• REQUIRED ACTION A: At which institutions does the profile of Sean Morrison say he completed his degrees and postdoctoral training?
• REQUIRED ACTION B: Resume the profile of Sean Morrison after its last sentence and keep writing it.

• SELECTED TEXT:
Sean J. Morrison

The University of Texas Southwestern Medical Center

Primary Section: 41, Medical Genetics, Hematology, and Oncology
Secondary Section: 22, Cellular and Developmental Biology
Membership Type:
Member (elected 2020)


Sean Morrison is stem cell biologist who studies the cellular and molecular mechanisms that regulate stem cell function and the role these mechanisms play in cancer. His laboratory discovered key mechanisms that regulate stem cell self-renewal as well as the location and cellular composition of niches for hematopoietic stem cells in adult blood-forming tissues. Dr. Morrison was born in Halifax, Nova Scotia and completed a BSc in biology and chemistry at Dalhousie University in 1991. He completed a PhD in immunology at Stanford University in 1996 and a postdoctoral fellowship in neurobiology at Caltech in 1999. Dr. Morrison is a Howard Hughes Medical Institute Investigator (since 2000) and is the founding Director of Children’s Research Institute at the University of Texas Southwestern Medical Center (since 2011). He was elected to the National Academy of Medicine in 2018 and the National Academy of Sciences in 2020. Dr. Morrison served as the President of the International Society for Stem Cell Research (2015-16) and has been active in public policy work related to stem cell research, testifying before the U.S. Congress and serving as a leader in the successful “Proposal 2” campaign to protect stem cell research in Michigan’s state constitution (2008).

Dataset entries:
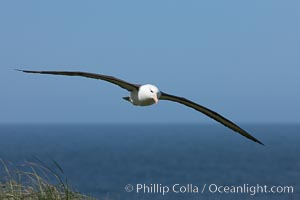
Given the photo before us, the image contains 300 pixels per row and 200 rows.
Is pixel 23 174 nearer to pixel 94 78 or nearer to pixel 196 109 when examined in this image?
pixel 94 78

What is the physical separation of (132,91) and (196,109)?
1180 millimetres

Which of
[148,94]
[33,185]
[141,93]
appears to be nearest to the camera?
[33,185]

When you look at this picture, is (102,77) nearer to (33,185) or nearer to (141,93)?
(141,93)

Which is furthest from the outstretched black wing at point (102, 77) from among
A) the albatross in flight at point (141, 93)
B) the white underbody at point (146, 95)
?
the white underbody at point (146, 95)

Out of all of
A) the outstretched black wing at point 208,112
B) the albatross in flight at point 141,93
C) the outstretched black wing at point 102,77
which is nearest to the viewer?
the outstretched black wing at point 102,77

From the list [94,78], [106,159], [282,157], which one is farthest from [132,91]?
[282,157]

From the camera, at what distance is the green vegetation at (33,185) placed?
23.5ft

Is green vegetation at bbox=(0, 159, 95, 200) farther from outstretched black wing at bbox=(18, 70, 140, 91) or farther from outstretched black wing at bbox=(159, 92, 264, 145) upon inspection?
outstretched black wing at bbox=(159, 92, 264, 145)

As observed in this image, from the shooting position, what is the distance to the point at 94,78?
7547 millimetres

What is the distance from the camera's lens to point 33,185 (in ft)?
24.3

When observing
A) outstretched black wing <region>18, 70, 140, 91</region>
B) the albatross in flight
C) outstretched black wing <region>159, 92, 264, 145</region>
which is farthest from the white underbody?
outstretched black wing <region>159, 92, 264, 145</region>

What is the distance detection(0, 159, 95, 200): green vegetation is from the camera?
23.5 ft

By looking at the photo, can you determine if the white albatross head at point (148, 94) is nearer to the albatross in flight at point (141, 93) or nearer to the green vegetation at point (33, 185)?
the albatross in flight at point (141, 93)

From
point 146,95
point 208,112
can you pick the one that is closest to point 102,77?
point 146,95
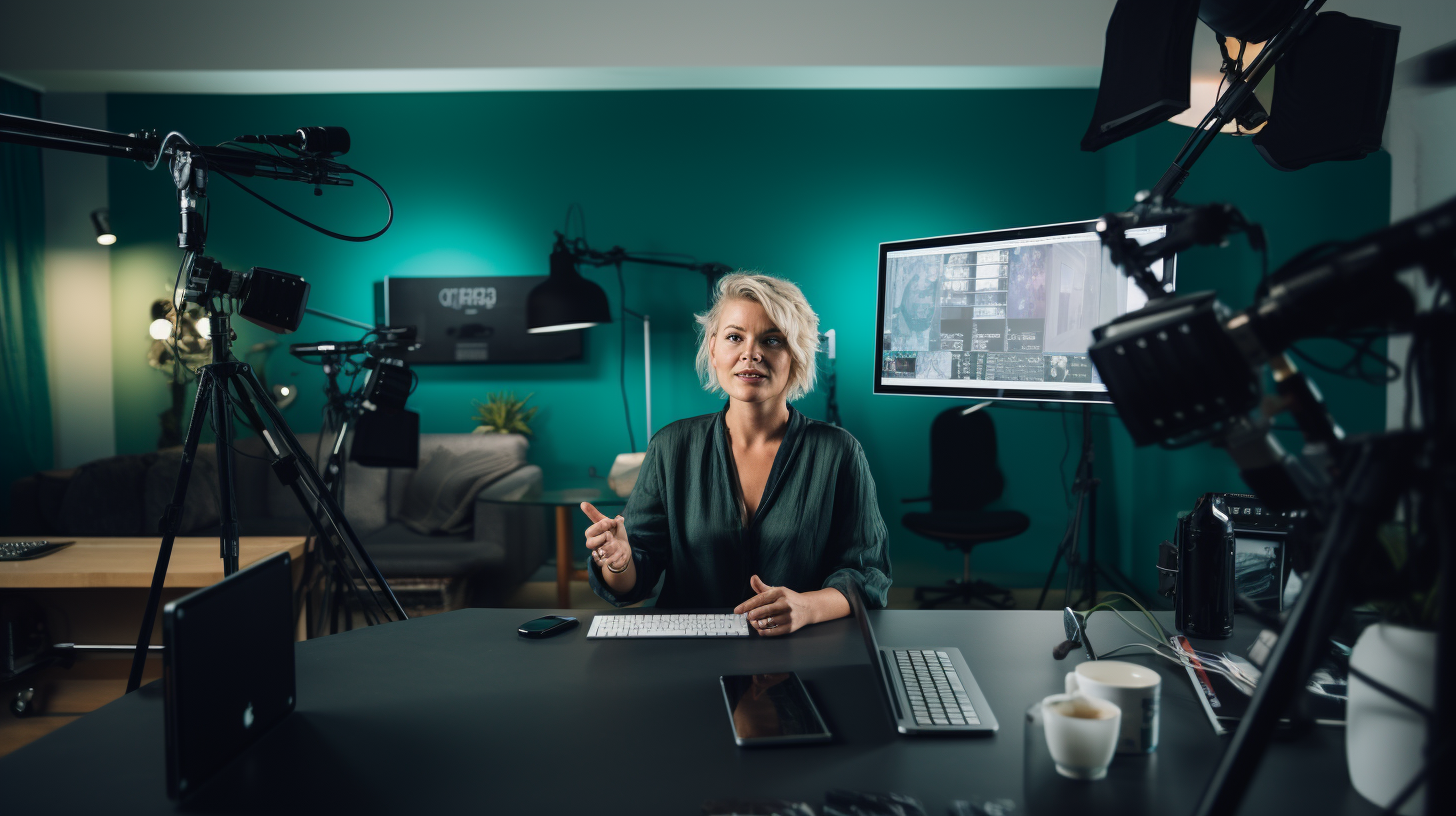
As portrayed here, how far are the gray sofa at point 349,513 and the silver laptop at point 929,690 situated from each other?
2435mm

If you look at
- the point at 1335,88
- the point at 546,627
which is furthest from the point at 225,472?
the point at 1335,88

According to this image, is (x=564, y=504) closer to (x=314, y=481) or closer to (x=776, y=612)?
(x=314, y=481)

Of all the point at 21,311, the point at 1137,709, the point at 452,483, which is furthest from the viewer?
the point at 21,311

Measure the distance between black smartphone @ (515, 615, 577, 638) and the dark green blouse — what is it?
0.31m

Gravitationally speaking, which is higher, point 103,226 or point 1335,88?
point 103,226

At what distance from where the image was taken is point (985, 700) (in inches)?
39.5

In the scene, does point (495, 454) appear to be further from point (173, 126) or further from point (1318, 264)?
point (1318, 264)

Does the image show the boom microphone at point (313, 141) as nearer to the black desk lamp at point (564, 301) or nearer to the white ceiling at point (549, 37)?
the black desk lamp at point (564, 301)

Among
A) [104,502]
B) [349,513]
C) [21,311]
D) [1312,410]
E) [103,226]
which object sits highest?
[103,226]

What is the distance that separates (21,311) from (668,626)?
4.85m

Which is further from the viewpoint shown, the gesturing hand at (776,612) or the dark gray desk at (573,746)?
the gesturing hand at (776,612)

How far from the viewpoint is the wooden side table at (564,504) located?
3.12m

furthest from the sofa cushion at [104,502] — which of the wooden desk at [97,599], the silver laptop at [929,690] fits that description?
the silver laptop at [929,690]

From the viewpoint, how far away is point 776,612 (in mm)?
1250
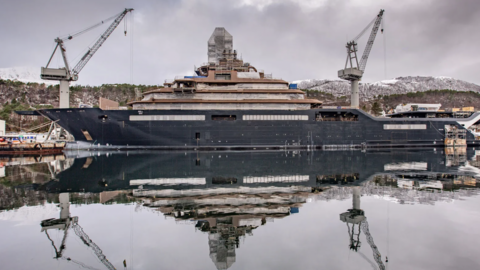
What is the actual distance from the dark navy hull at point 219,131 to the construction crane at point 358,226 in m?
26.2

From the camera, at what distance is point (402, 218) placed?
8273 mm

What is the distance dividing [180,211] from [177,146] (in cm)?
2758

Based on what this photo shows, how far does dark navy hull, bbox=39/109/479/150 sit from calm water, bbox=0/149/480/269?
2130 centimetres

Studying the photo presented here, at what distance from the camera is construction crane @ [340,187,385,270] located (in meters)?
5.99

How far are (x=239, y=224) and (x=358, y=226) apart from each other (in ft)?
10.6

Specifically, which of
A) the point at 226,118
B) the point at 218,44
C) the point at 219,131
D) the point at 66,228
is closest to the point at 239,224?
the point at 66,228

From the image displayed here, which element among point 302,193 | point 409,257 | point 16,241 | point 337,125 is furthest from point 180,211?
point 337,125

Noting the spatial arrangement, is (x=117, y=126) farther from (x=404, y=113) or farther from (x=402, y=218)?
(x=404, y=113)

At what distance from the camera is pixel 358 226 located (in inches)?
301

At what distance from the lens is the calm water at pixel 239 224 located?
5.79 meters

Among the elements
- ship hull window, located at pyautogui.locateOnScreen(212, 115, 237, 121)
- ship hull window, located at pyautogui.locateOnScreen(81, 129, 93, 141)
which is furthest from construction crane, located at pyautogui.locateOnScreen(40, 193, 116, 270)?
ship hull window, located at pyautogui.locateOnScreen(81, 129, 93, 141)

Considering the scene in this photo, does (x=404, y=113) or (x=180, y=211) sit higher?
(x=404, y=113)

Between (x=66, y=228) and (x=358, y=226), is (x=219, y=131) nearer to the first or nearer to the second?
(x=66, y=228)

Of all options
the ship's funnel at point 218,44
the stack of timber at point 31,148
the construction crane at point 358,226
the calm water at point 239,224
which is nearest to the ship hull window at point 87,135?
the stack of timber at point 31,148
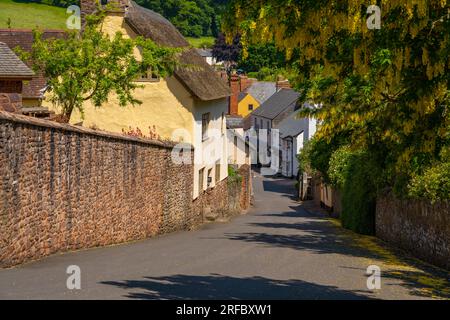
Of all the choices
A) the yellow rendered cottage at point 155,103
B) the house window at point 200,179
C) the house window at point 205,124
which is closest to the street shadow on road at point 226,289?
the yellow rendered cottage at point 155,103

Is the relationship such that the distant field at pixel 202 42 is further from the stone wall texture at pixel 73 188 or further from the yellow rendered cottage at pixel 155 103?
the stone wall texture at pixel 73 188

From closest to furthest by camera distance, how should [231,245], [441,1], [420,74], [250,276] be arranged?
[441,1] → [420,74] → [250,276] → [231,245]

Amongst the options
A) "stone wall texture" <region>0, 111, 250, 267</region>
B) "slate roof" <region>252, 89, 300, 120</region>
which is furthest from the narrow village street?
"slate roof" <region>252, 89, 300, 120</region>

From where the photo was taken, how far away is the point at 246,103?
12112 cm

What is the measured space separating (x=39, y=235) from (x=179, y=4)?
172 meters

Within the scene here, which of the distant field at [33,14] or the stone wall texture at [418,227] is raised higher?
the distant field at [33,14]

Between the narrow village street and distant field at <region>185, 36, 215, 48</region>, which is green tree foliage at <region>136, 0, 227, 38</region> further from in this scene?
the narrow village street

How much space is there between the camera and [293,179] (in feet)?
292

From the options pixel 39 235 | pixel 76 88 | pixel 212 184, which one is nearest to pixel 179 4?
pixel 212 184

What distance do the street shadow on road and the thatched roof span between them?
64.5ft

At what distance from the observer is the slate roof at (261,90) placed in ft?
403

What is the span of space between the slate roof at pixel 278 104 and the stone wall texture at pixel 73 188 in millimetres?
62812

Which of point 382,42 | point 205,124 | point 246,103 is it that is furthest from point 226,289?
point 246,103

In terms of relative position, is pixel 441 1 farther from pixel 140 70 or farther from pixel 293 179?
pixel 293 179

• FINAL ANSWER A:
- Dalhousie University
- Stanford University
- Caltech

• FINAL ANSWER B:
Research Interests

We study the intrinsic and extrinsic mechanisms that regulate stem cell self-renewal (particularly in the hematopoietic system) and the role these mechanisms play in cancer (particularly leukemia and melanoma). Self-renewal is the process by which stem cells divide to make more stem cells, perpetuating stem cells throughout life to regenerate tissues. We discovered a series of key regulators that distinguish stem cell self-renewal from the proliferation of restricted progenitors in the same tissues. We also identified ways in which self-renewal mechanisms change with age, conferring temporal changes in stem cell properties that match the changing growth and regeneration demands of tissues. In terms of cell-extrinsic mechanisms, we identified the location and cellular composition of hematopoietic stem cell (HSC) niches in adult bone marrow and spleen, and discovered the Leptin Receptor+ perivascular stromal cells that are the major source of factors required for HSC maintenance in the bone marrow. We have shown that HSCs are metabolically distinct from restricted progenitors in vivo and depend upon metabolic regulation for epigenetic control and leukemia suppression. We discovered that distant metastasis by melanoma cells is limited by oxidative stress and that successfully metastasizing melanoma cells undergo reversible metabolic changes to cope with oxidative stress. We proposed that “pro-oxidant” therapies that exacerbate oxidative stress in cancer cells could be used to inhibit cancer progression.